'Hotel Confessions' review or 'Did you order an audience with your room service?'

'Hotel Confessions', Bermondsey Square Hotel (in association with Southwark Playhouse)
A double bill of new plays, Building Site Theatre Company:
Written for Time Out



Look in a cave or a tunnel and you'll probably find some site-specific theatre inside. But while these shows are deeply atmospheric, the link between play and location is often spurious.

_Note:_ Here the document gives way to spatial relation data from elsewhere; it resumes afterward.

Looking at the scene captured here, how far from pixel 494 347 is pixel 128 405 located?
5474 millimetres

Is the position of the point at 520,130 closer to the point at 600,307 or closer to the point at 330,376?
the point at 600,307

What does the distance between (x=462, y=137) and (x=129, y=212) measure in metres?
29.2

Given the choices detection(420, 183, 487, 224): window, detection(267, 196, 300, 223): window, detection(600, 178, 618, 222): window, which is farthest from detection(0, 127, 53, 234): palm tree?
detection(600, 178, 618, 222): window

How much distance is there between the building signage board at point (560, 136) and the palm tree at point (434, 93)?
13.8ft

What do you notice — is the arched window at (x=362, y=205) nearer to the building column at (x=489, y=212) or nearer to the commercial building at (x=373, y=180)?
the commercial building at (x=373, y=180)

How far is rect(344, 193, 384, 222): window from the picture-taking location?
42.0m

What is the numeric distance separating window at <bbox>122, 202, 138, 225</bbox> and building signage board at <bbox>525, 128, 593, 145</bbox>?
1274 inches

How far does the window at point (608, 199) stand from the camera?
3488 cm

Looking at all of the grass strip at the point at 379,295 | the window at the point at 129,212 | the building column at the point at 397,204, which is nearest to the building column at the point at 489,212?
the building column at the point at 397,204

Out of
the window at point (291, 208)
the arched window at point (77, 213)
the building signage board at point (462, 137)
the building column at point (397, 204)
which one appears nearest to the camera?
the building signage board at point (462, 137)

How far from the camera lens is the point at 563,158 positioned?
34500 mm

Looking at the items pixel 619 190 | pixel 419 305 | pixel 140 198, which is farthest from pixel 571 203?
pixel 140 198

This isn't so with Building Site's immersive 'Hotel Confessions', which presents two new plays set in a hotel. The show begins in Bermondsey Square reception: a porter directs you to your 'seat' and real-life guests mingle curiously. A man, dressed in 60s attire, sweeps in. He's desperate for a bed but the only space left is an occupied room. He grudgingly agrees and the audience follows him upstairs.

It is intensely unsettling, watching two strangers gruffly confess in the dark. But the play feels sparse. Anouke Brook's 'Night in the Hotel' is based on a short story and there's not enough time, or theatrical effects, to build up the pervasive atmosphere a narrative normally provides.

Nessah Aisha Muthy's 'Freya and Mr Mushroom' is contemporary and the ambience is more overwhelming, the script less stiff. This eerie play has 'Lolita' overtones, as a guest (Mark Carlisle - compelling) and young girl talk and tease. Both plays are a touch too surreal though, distancing the audience from an otherwise claustrophobic piece.